## start Supplied data

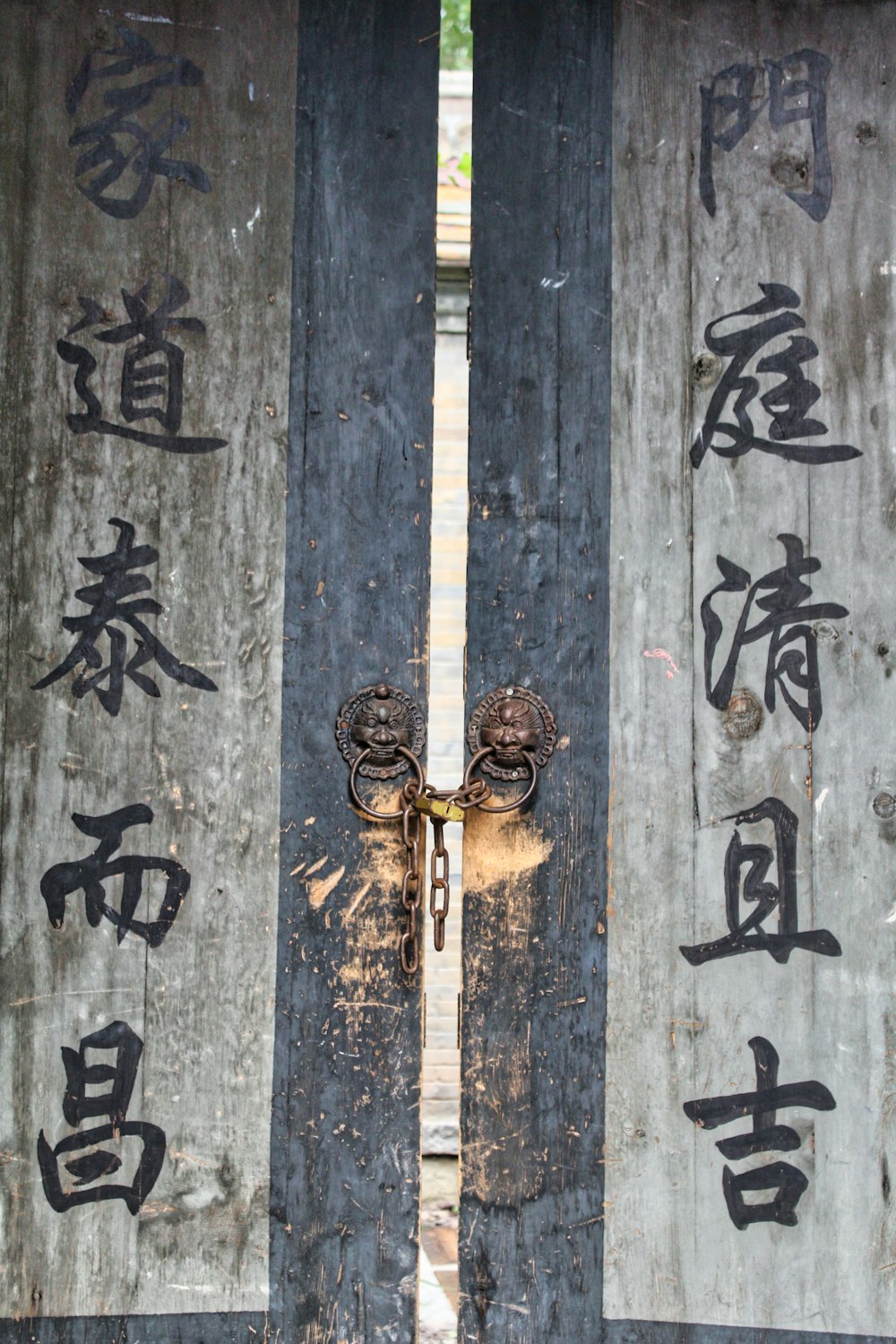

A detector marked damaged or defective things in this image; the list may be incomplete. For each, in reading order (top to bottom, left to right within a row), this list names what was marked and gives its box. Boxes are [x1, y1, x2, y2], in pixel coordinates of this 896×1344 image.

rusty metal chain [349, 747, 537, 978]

## end Supplied data
## start Supplied data

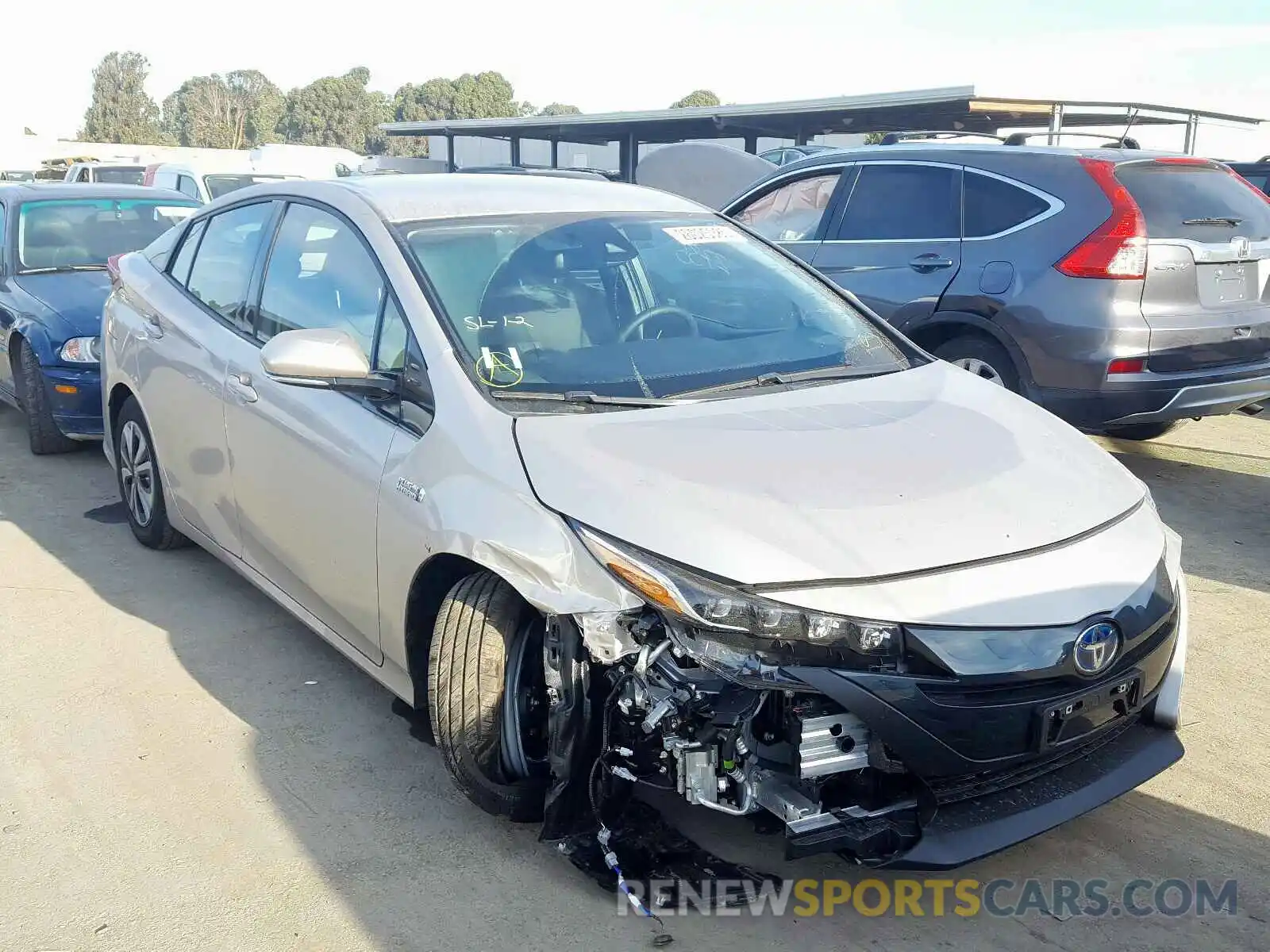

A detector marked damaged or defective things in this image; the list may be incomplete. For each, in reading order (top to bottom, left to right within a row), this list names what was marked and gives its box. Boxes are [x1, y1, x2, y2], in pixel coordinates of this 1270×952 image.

## end Supplied data
## start Supplied data

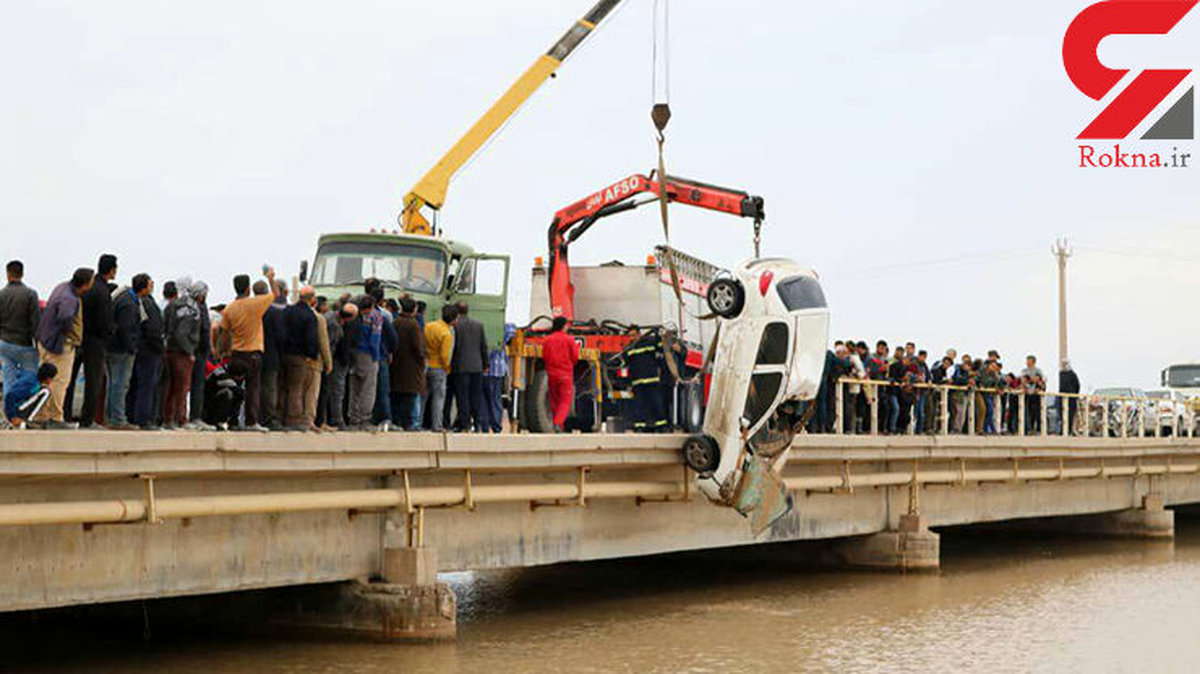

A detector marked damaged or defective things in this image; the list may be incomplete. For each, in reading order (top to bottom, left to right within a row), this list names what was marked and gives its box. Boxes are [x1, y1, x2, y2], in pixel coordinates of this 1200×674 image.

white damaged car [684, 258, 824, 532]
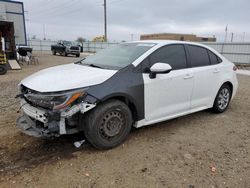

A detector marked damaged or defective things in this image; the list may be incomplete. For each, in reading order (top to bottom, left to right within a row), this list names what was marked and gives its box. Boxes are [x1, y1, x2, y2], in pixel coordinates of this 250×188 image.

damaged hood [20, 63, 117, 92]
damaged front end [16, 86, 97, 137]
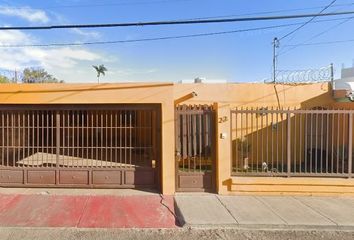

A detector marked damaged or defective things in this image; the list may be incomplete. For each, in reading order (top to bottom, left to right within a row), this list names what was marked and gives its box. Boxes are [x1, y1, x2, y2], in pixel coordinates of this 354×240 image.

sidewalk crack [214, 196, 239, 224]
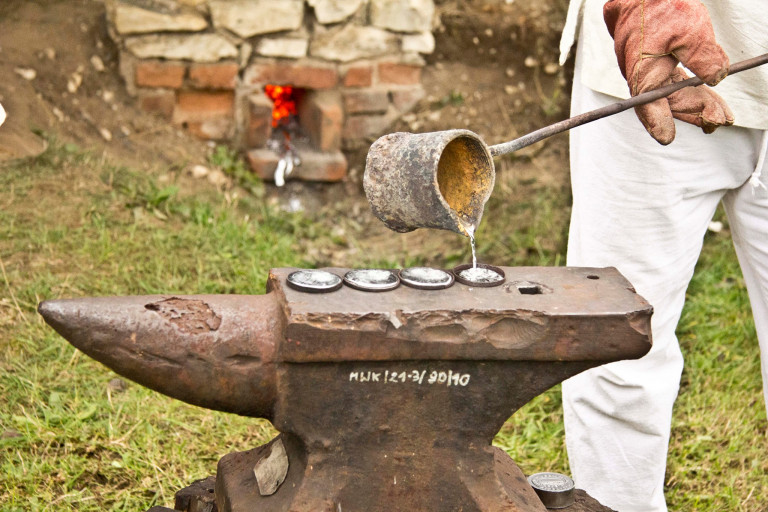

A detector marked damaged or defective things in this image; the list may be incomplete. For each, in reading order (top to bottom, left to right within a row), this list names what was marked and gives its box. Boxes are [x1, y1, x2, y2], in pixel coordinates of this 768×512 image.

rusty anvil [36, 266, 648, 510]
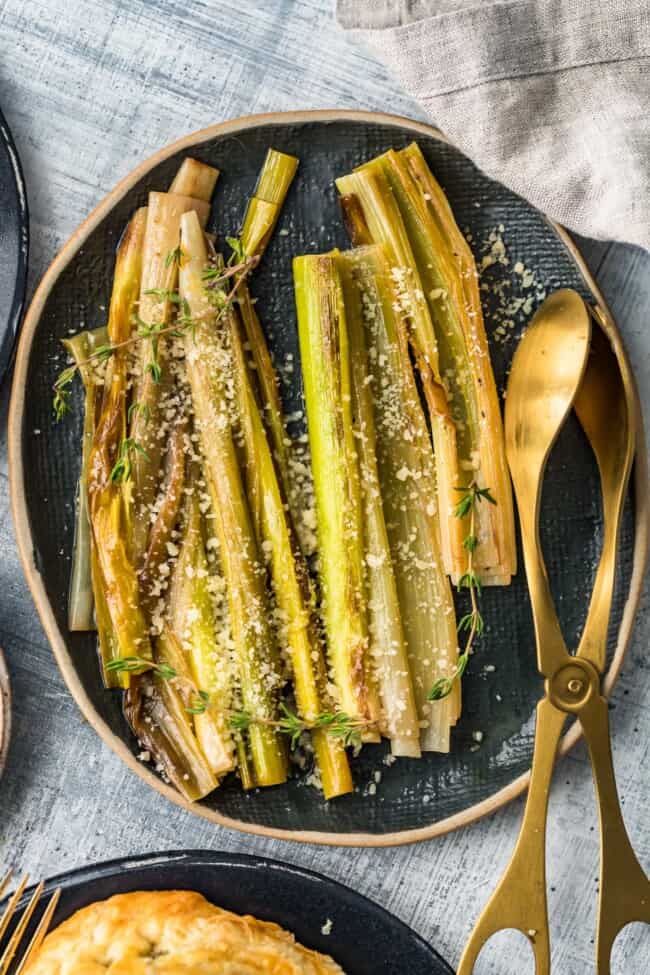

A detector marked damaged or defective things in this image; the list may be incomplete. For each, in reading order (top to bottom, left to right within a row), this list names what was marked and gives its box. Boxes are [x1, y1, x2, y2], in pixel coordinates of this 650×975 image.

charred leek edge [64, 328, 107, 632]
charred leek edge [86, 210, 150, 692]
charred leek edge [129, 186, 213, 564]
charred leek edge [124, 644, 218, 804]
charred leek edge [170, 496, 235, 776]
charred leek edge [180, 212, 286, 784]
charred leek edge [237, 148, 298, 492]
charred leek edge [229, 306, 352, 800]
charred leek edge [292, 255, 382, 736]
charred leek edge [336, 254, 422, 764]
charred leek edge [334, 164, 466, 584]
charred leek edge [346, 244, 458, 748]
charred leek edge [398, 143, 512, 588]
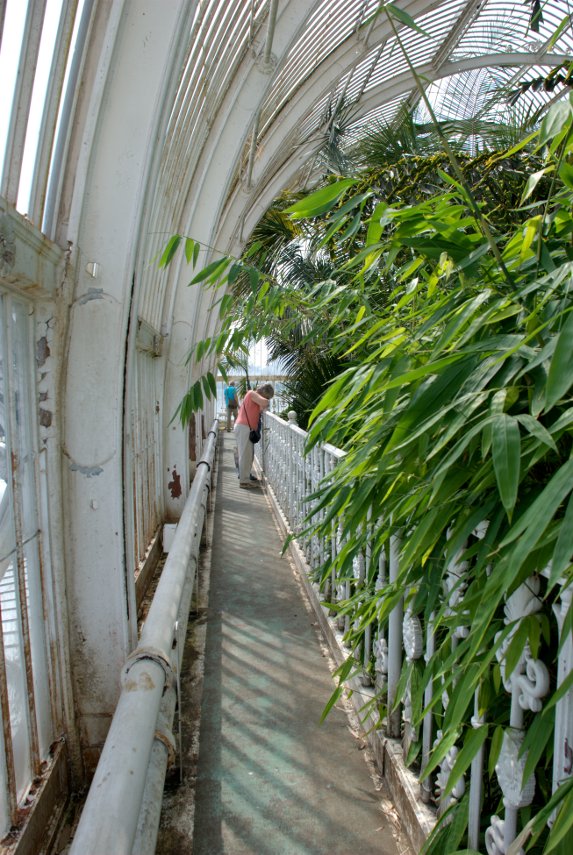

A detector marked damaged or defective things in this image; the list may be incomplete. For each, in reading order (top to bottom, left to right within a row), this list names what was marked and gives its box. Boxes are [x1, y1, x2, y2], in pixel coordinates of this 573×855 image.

## end Supplied data

Task prompt:
Extract the lines starting with the line containing "this 896×1344 image." and going on through the line containing "rusty metal chain [349, 747, 537, 978]", reproducing them exactly and giving nothing else.

Response for this exercise:
A detector marked damaged or defective things in this image; the list may be incomplete. For each, in reading order (top to bottom, left to right within a row), this list names what was marked and gives its box. Boxes are [x1, y1, x2, y2], in pixel coordinates of this 896×1344 image.

rusty metal chain [349, 747, 537, 978]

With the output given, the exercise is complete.